Request 1
Reproduce word for word the part of the word embeddings notebook starting with "from .autonotebook import" and going on through "common English **stopwords**.".
Request 2
Which words does the word embeddings notebook give as examples of stopwords?

# Word Embeddings

In [1]:
%pip install datasets

import numpy as np

import gensim.downloader
from gensim.models import Word2Vec
from gensim.utils import tokenize, simple_preprocess

import nltk
from nltk.corpus import brown, stopwords

from tqdm import tqdm
from datasets import load_dataset
from typing import Any

%pip install torchmetrics
import torch 
from torch import nn
from torch.utils.data import Dataset, DataLoader
from torchmetrics.classification import BinaryAccuracy

Note: you may need to restart the kernel to use updated packages.


  from .autonotebook import tqdm as notebook_tqdm


Note: you may need to restart the kernel to use updated packages.


## Exercise 1: Training a Word2Vec model

### Preparing the Corpus and Stopwords

To train our own **Word2Vec embeddings**, we first need a text corpus.  
Here we’ll use the **Brown Corpus**, a classic collection of English texts available through NLTK.  

- We download the `brown` corpus and the list of common English **stopwords**.  
- Stopwords (like *the*, *and*, *is*) carry little semantic meaning, so we’ll filter them out before training.  

This ensures our Word2Vec model focuses on more informative words when learning embeddings.


In [2]:
nltk.download("brown")
nltk.download("stopwords")

stop_words = set(stopwords.words("english"))

[nltk_data] Downloading package brown to
[nltk_data]     C:\Users\malik\AppData\Roaming\nltk_data...
[nltk_data]   Package brown is already up-to-date!
[nltk_data] Downloading package stopwords to
[nltk_data]     C:\Users\malik\AppData\Roaming\nltk_data...
[nltk_data]   Package stopwords is already up-to-date!


### Exploring the Brown Corpus

Before training Word2Vec, let’s take a look at the data we’ll be working with.  

- The **Brown Corpus** is divided into categories (e.g., news, fiction, humor).  
- We print the available categories and the total number of sentences in the corpus.  
- For illustration, we also display the first few sentences so we can see how the raw data looks.  

This step helps us understand the **structure and style of the text** before preprocessing and training embeddings.


In [3]:
# Show some info about the corpus
print("Categories:", brown.categories())
print("Total sentences:", len(brown.sents()))

# Get 100 senteces from the humor category
dataset = brown.sents()

for i in range(3):
    print(dataset[i])

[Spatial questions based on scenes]
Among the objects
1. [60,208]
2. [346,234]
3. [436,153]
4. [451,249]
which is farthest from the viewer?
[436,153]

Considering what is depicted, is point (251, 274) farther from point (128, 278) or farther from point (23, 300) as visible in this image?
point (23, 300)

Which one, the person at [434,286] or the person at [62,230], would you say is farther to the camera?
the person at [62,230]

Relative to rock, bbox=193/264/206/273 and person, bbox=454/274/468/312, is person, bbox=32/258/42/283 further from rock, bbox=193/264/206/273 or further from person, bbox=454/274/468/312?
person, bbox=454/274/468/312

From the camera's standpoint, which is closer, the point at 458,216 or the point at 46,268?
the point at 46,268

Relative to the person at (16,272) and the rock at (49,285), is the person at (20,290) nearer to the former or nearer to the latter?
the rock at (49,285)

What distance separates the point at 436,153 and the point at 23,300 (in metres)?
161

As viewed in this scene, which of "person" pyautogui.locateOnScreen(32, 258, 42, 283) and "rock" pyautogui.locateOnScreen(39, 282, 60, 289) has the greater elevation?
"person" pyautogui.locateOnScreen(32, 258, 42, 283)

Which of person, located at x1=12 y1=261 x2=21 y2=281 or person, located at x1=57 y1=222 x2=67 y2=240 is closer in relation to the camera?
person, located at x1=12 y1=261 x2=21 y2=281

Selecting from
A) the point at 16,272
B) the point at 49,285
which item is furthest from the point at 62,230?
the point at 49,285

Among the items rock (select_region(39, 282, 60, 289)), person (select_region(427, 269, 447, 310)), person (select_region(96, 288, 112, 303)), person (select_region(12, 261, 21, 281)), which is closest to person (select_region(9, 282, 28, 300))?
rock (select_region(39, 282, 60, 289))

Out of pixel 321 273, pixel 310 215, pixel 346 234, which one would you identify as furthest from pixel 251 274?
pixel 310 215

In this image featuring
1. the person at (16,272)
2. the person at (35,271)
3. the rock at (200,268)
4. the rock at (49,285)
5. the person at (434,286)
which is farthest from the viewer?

Exercise solution 1
from .autonotebook import tqdm as notebook_tqdm


Note: you may need to restart the kernel to use updated packages.


## Exercise 1: Training a Word2Vec model

### Preparing the Corpus and Stopwords

To train our own **Word2Vec embeddings**, we first need a text corpus.  
Here we’ll use the **Brown Corpus**, a classic collection of English texts available through NLTK.  

- We download the `brown` corpus and the list of common English **stopwords**.

Exercise solution 2
the, and, is